Test Generation & Documentation
Tests and documentation are the foundation of maintainable software, yet they're often treated as afterthoughts. Claude Code excels at both tasks because it can analyze existing patterns, understand context, and apply consistent conventions across your codebase. In this lesson, you'll learn how to leverage Claude to generate comprehensive test suites and documentation that match your project's style.
Learning Objectives
- Identify untested code and generate test scaffolding that matches existing patterns
- Create edge case tests by analyzing code paths for error conditions and boundary values
- Generate integration tests for APIs, databases, and external services
- Set and achieve specific test coverage targets with Claude's guidance
- Generate JSDoc/TSDoc comments and comprehensive README files
- Apply the verification principle: tests validate Claude's work
The Testing Gap: Finding What's Missing
Before you can write tests, you need to know what's untested. Claude can analyze your codebase to identify coverage gaps and prioritize what needs testing.
Identifying Untested Code
The most direct approach is to ask Claude to compare your source files against your test files:
Find functions in src/services/NotificationsService.swift that are not covered by tests
Claude will read both the implementation and test files, then produce a report:
Based on my analysis:
UNTESTED FUNCTIONS:
- scheduleNotification(userId:message:delay:)

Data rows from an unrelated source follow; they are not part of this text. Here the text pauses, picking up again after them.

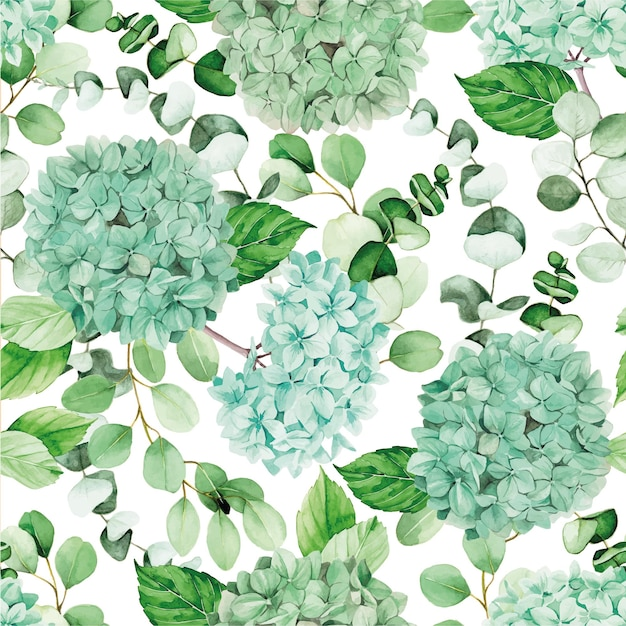 Watercolor seamless pattern with blue hydrangea flowers and eucalyptus branches and leaves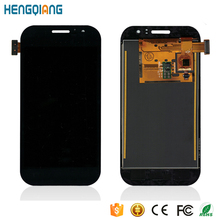 Mobile Phone Motherboard Parts For Samsung Galaxy j1 Ace j110 Lcd Screen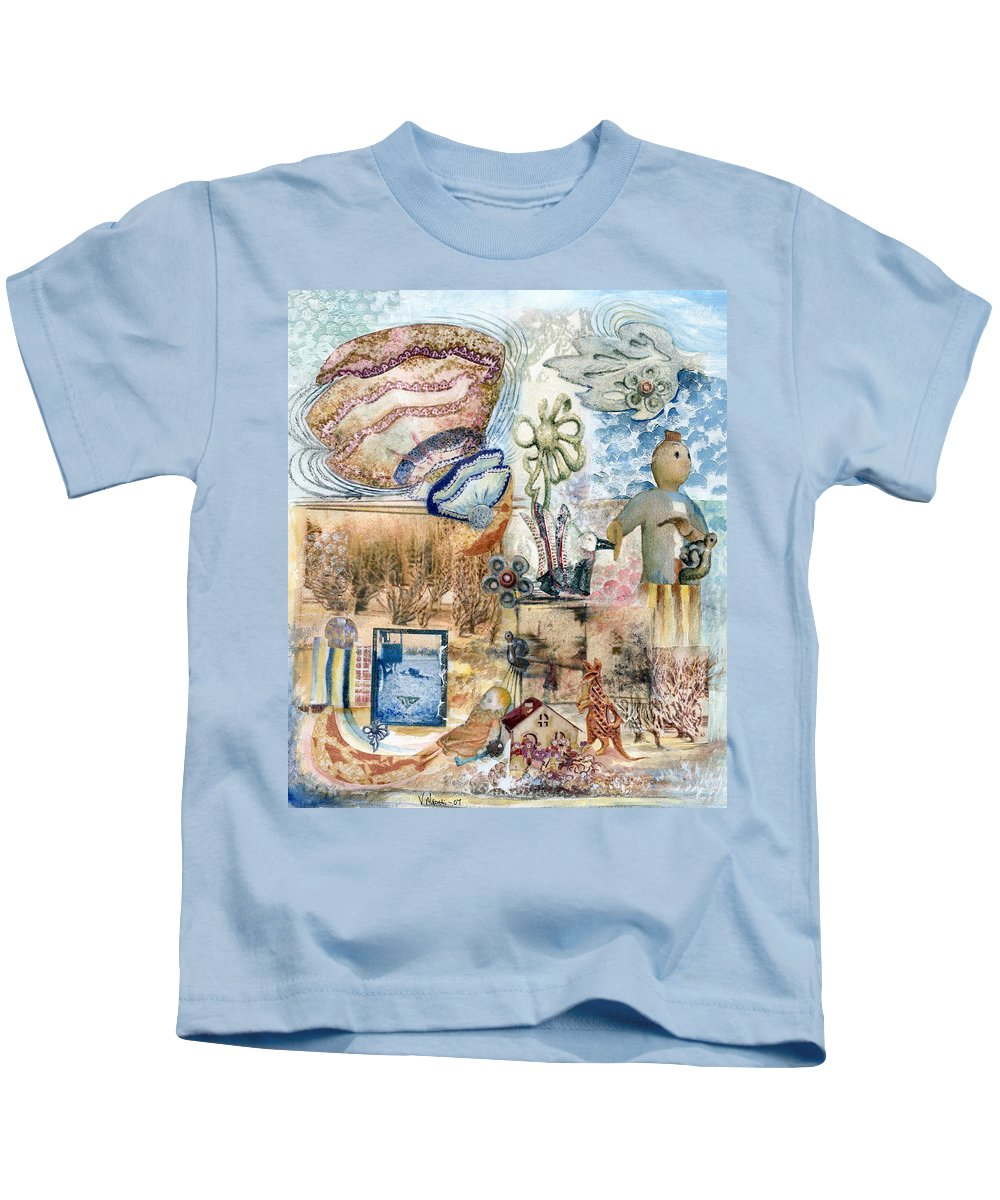 Fantasy Digital Art Kids T-Shirt featuring the painting Going Down by Valerie Meotti
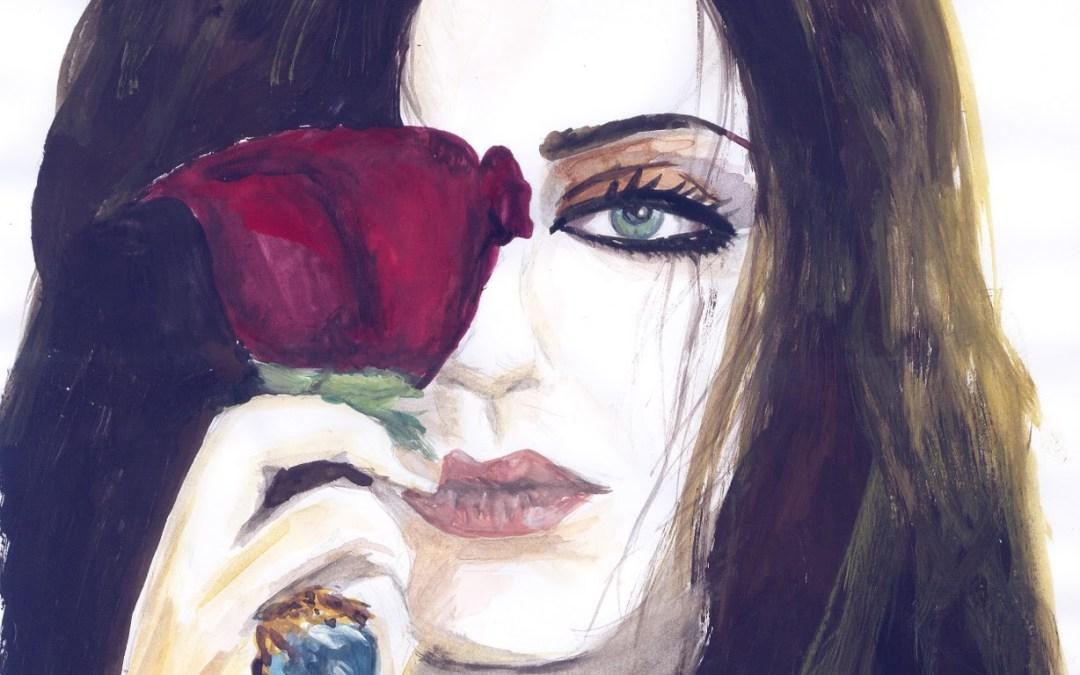 Featured Muse: Mila Kunis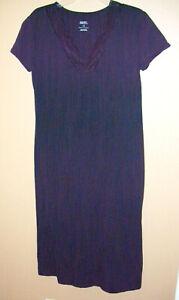 Gilligan & O'Malley Sleepwear Long Nightgown L Black Lace Trim V Neck Cotton Bln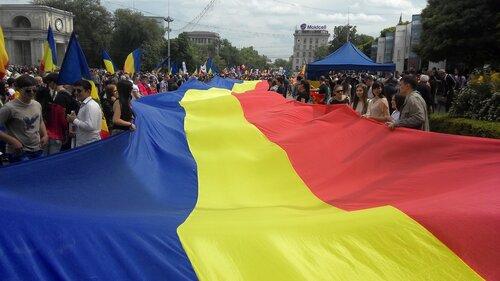 Марш унионистов в Молдове - будет ли он мирным?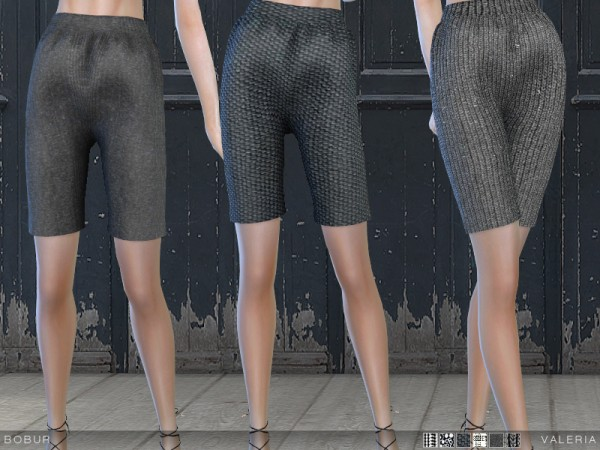 The Sims Resource: Valeria shorts by Bobur
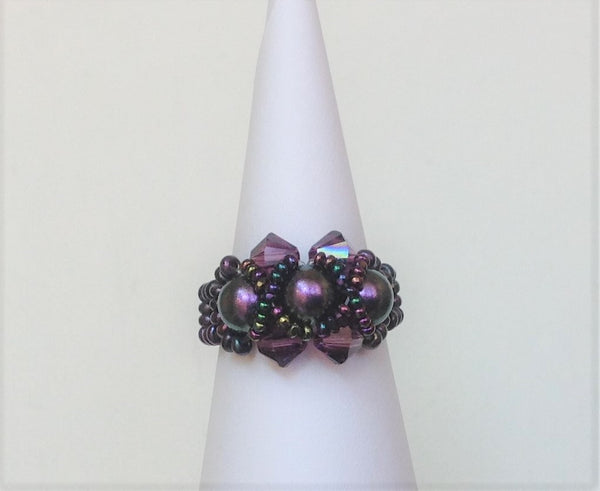 Gaby Purple Tones Swarovski Pearls and Crystals  Turtle Rings  Size 8.5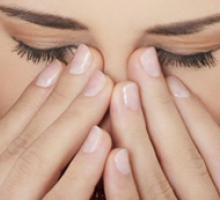 Alimentos evitam herpes zoster nos olhos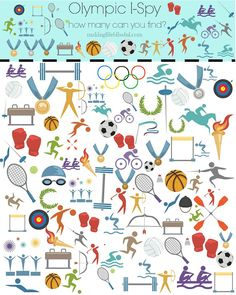 Making Life Blissful: 8 Easy Olympic Party Ideas for Kids and free printable Olympic I Spy Game! I Spy Games, Printable Board Games, Party Activities, Free Printables, Printable Worksheets, Crafts For Kids, Crafty, Feelings, Party Ideas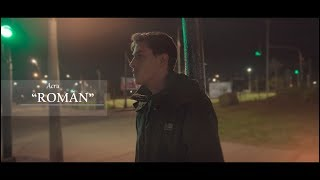 Acru - Román (Videoclip Oficial) YouTube Videos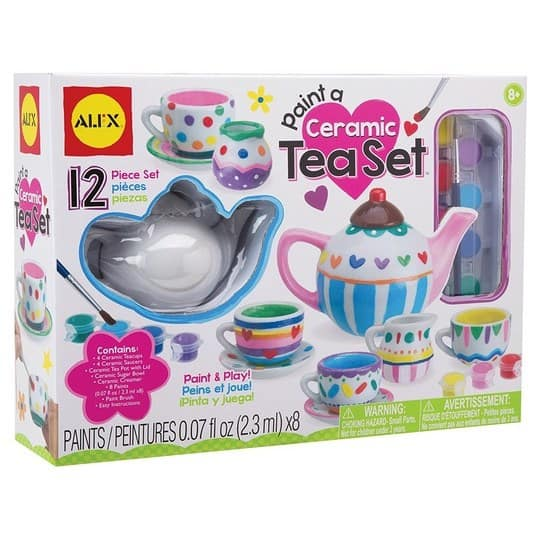ALEX Toys Craft Paint A Ceramic Tea Set Only $16.01 (Was $27)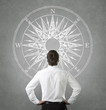 Confused, businessman looking at wind rose on the wall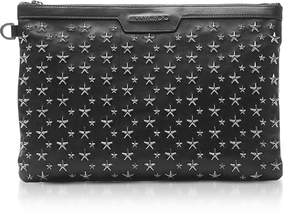 Jimmy Choo Stars Studded Black Leather Derek Clutch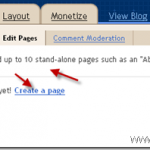 How to Add Pages Into BlogSpot Blog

- cancelScheduledNotification(notificationId:)
- getUserNotificationPreferences(userId:)
PARTIALLY TESTED:
- sendNotification(userId:message:)
(only happy path tested, no error handling tests)
WELL COVERED:
- getNotificationHistory(userId:limit:)
- markAsRead(notificationId:)
This analysis gives you a clear roadmap for where to focus testing effort.
Ask Claude to prioritize by business criticality: "Which untested functions pose the highest risk?" Claude can analyze code complexity, external dependencies, and usage patterns to guide your testing strategy.
Generating Test Scaffolding
Once you know what needs testing, Claude can generate test scaffolding that matches your project's conventions.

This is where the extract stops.